**Aim:** From the rows below, filter out and copy every line that contains the string "street". Case counts, so a line matches only when its letters have the same capitalization.
--- START Stored rows ---
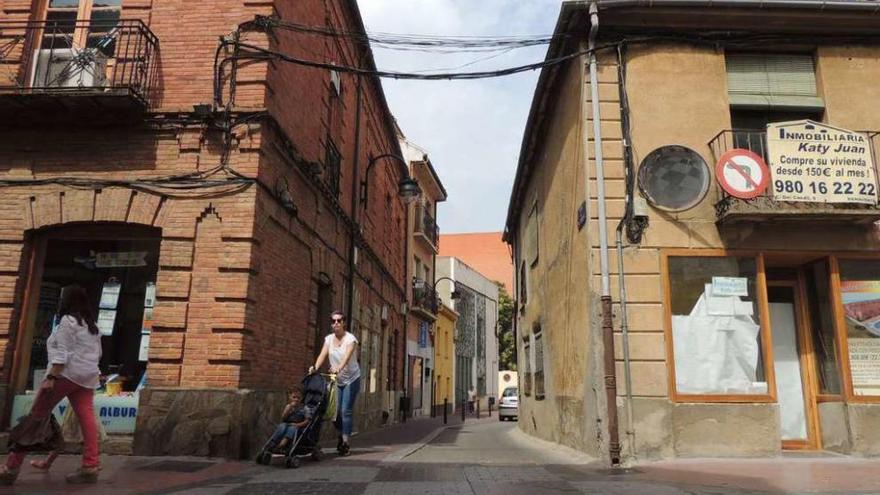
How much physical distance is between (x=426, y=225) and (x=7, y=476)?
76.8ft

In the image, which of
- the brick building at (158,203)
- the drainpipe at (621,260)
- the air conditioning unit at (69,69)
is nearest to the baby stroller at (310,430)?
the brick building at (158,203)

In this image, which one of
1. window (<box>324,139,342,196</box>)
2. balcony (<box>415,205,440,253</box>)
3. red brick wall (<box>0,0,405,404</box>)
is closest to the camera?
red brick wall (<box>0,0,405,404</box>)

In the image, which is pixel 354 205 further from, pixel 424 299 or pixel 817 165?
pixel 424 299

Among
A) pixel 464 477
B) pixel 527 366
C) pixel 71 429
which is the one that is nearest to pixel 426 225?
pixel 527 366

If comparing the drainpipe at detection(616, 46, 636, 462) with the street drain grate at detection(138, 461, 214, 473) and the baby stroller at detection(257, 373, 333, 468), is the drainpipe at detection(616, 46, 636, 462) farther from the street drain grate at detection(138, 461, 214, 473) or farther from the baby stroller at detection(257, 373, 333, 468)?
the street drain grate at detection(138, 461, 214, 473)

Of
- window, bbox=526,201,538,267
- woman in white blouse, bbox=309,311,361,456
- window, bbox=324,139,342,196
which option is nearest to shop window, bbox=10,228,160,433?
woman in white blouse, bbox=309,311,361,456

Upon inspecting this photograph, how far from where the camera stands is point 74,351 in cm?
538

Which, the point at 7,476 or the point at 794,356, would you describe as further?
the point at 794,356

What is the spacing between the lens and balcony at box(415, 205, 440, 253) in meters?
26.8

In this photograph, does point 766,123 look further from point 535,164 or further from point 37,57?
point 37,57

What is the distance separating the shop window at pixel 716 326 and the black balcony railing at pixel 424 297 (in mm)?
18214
--- END Stored rows ---
--- START Stored rows ---
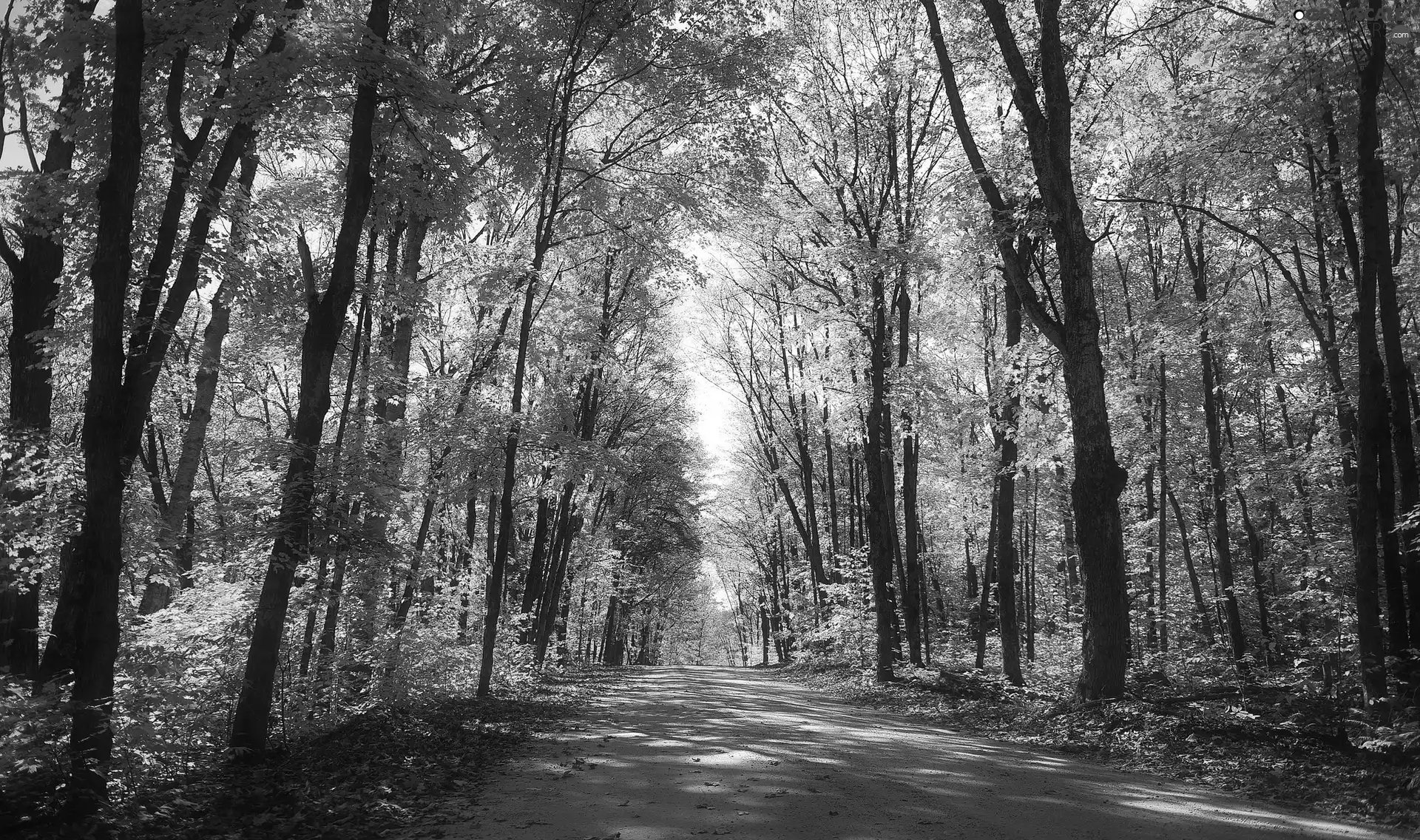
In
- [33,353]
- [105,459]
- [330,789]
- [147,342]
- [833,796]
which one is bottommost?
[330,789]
--- END Stored rows ---
**Solution for this problem:**
If comparing the drainpipe at detection(616, 46, 636, 462) with the street drain grate at detection(138, 461, 214, 473) and the baby stroller at detection(257, 373, 333, 468), is the drainpipe at detection(616, 46, 636, 462) farther from the street drain grate at detection(138, 461, 214, 473) or farther from the baby stroller at detection(257, 373, 333, 468)?
the street drain grate at detection(138, 461, 214, 473)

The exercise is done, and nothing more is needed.